Mais il y a surtout un stress plus profond, plus impalpable et indicible, cette peur de me prendre une gifle, de ne plus me sentir du tout à ma place, irrémédiablement.

C’est que ça fait un an et 3 mois moins mes deux semaines de reprise en juin, que je n’ai pas mis un orteil dans une école sous l’identité d’enseignante. Et je me sens magnifiquement bien. Mon métier ne me manque absolument pas. Mais alors pas du tout. La magie de la grossesse, le tourbillon de la naissance, puis l’aventure des blogs, font que je me sens depuis tout ce temps sur une autre planète déconnectée totalement de mon « moi maîtresse » (d’autant plus que ce métier s’exerce en y mettant beaucoup de sa personnalité), et je crains que le retour à la réalité ne soit extrêmement violent. Bon, j’ai bien préparé ma classe, jusque dans les moindres détails, mais je l’ai fait en juillet, ça me paraît loin, je ne ressens aucune envie, aucun enjeu, malgré le potentiel attrait de la nouveauté.
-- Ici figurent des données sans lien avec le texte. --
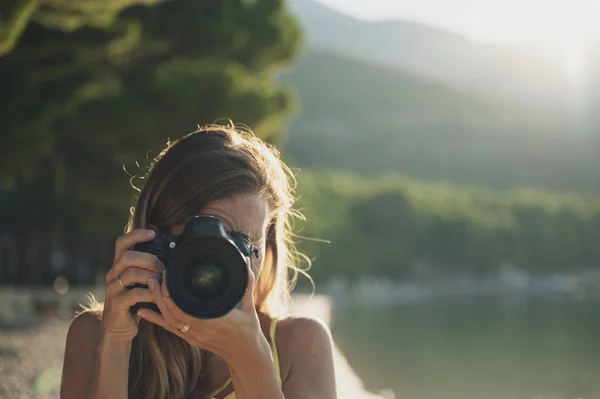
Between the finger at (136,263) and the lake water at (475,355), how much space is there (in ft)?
38.8

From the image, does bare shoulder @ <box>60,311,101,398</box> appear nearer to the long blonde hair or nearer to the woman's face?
the long blonde hair

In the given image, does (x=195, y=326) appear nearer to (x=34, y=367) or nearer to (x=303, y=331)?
(x=303, y=331)

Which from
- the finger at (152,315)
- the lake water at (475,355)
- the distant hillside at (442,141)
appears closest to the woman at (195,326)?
the finger at (152,315)

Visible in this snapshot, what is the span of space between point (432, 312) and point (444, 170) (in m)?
69.6

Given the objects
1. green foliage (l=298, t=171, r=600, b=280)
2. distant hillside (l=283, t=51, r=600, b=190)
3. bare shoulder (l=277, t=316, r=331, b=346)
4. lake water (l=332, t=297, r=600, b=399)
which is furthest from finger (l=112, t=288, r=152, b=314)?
distant hillside (l=283, t=51, r=600, b=190)

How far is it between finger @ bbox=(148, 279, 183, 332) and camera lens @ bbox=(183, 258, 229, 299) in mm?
72

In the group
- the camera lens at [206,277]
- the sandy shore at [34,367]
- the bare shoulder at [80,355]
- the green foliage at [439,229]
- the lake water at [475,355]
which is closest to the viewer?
the camera lens at [206,277]

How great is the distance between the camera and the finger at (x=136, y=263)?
79.0 inches

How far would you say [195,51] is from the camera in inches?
731

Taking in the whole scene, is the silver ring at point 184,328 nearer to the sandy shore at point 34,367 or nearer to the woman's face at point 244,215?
the woman's face at point 244,215

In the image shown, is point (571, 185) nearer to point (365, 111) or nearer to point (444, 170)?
point (444, 170)

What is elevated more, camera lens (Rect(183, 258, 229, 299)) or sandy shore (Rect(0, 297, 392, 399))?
camera lens (Rect(183, 258, 229, 299))

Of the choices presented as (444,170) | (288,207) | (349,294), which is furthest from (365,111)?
(288,207)

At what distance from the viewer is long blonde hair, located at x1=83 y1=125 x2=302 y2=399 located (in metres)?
2.12
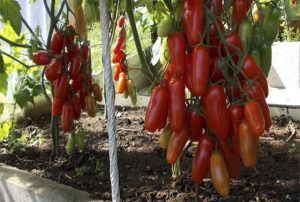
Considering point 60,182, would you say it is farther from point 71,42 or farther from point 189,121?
point 189,121

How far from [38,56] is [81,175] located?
547 mm

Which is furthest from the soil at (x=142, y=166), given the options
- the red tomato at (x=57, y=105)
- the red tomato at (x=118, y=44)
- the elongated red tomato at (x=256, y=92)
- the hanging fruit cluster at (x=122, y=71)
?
the elongated red tomato at (x=256, y=92)

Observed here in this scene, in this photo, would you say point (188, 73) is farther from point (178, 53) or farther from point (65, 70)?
point (65, 70)

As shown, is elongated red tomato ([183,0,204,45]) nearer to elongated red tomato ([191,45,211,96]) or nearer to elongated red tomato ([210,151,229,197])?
elongated red tomato ([191,45,211,96])

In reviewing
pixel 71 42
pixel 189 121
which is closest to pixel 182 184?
pixel 71 42

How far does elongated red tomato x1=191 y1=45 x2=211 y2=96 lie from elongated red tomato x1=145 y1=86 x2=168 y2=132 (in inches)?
3.3

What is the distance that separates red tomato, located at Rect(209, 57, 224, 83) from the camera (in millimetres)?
1092

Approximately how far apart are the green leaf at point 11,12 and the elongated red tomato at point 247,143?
0.78 meters

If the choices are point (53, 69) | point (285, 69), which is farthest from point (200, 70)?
point (285, 69)

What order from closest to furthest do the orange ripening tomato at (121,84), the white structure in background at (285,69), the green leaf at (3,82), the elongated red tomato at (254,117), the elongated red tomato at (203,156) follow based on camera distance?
1. the elongated red tomato at (254,117)
2. the elongated red tomato at (203,156)
3. the green leaf at (3,82)
4. the orange ripening tomato at (121,84)
5. the white structure in background at (285,69)

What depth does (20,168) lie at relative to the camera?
2.25 meters

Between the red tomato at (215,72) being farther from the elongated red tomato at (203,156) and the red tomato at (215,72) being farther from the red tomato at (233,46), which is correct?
the elongated red tomato at (203,156)

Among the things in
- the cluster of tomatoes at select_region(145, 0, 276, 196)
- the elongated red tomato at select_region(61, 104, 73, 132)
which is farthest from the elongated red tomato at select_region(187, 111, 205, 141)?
the elongated red tomato at select_region(61, 104, 73, 132)

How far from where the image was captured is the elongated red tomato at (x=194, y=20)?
3.53 feet
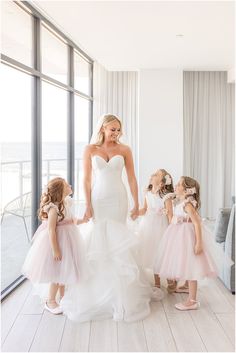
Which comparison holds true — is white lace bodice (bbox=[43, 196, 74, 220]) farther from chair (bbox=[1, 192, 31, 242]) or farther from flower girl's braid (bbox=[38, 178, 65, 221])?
chair (bbox=[1, 192, 31, 242])

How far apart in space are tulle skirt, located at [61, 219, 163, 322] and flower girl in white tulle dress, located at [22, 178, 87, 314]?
0.49 ft

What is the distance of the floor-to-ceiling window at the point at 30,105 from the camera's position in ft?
12.8

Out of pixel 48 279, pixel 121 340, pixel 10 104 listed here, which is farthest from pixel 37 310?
pixel 10 104

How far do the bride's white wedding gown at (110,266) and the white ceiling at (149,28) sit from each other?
4.76ft

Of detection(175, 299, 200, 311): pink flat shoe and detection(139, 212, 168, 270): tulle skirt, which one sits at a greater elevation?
detection(139, 212, 168, 270): tulle skirt

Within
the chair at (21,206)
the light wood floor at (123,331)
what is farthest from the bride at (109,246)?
the chair at (21,206)

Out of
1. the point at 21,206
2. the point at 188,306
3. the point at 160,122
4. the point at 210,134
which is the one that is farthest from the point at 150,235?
the point at 210,134

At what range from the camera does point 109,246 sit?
312cm

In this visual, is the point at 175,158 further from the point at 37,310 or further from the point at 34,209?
the point at 37,310

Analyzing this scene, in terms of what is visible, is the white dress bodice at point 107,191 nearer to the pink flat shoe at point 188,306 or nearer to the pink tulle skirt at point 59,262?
the pink tulle skirt at point 59,262

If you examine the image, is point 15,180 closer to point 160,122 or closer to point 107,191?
point 160,122

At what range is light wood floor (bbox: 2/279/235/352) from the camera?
249 cm
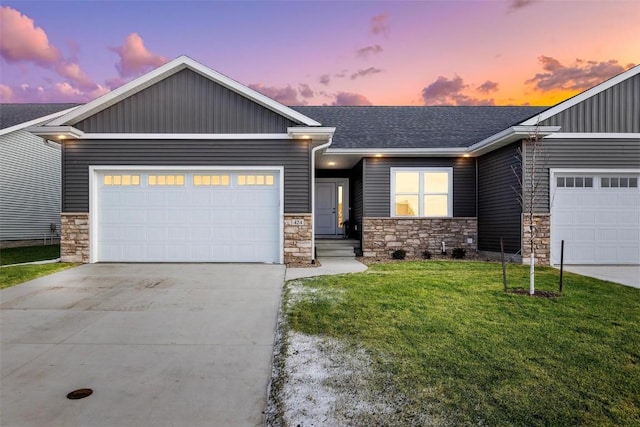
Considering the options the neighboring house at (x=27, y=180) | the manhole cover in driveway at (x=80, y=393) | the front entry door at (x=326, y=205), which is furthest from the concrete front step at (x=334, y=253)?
the neighboring house at (x=27, y=180)

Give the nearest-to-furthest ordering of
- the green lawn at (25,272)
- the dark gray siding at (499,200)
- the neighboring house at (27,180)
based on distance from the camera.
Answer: the green lawn at (25,272) → the dark gray siding at (499,200) → the neighboring house at (27,180)

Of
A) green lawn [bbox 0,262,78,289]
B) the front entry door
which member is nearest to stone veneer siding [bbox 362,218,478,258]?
the front entry door

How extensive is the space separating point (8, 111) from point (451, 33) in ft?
64.5

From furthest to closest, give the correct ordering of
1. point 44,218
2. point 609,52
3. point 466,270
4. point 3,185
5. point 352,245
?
point 44,218 < point 3,185 < point 352,245 < point 609,52 < point 466,270

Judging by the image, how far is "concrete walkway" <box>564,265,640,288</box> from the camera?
7348 mm

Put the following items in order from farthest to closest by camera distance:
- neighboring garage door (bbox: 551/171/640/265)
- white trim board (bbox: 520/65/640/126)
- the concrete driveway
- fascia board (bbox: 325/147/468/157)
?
fascia board (bbox: 325/147/468/157), neighboring garage door (bbox: 551/171/640/265), white trim board (bbox: 520/65/640/126), the concrete driveway

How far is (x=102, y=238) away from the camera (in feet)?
30.9

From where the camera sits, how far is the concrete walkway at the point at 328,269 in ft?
26.3

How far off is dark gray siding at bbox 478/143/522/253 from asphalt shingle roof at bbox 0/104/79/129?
18.6 metres

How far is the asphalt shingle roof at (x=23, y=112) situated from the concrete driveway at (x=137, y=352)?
41.3 feet

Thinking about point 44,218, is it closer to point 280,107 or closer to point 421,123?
point 280,107

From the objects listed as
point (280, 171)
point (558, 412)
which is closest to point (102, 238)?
point (280, 171)

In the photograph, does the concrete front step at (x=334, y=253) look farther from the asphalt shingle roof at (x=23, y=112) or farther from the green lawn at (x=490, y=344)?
the asphalt shingle roof at (x=23, y=112)

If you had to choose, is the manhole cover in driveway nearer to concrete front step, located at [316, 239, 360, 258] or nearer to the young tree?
concrete front step, located at [316, 239, 360, 258]
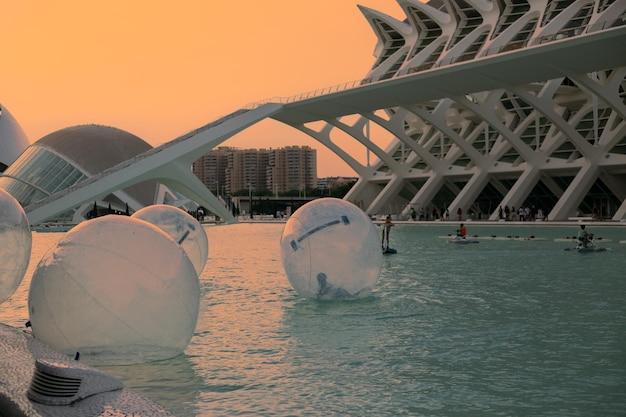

Ça me fait peur.

Je pense à vous qui me lisez parfois du travail (j’ai mes stats, petits coquins), et j’ai l’impression d’être dans une dimension parallèle d’où je vous écrirais, j’ai l’impression que vous vivez une vie normale mais que de mon côté, je suis dans une bulle, à la fois connectée à l’extérieur et déconnectée d’une réalité professionnelle qui me paraît tellement lointaine qu’elle en est presque devenue évanescente (je sais, l’évanescence aura vite  disparu quand 15 enfants de 3 ans hurleront, pleureront et renifleront à mes oreilles le 4 septembre).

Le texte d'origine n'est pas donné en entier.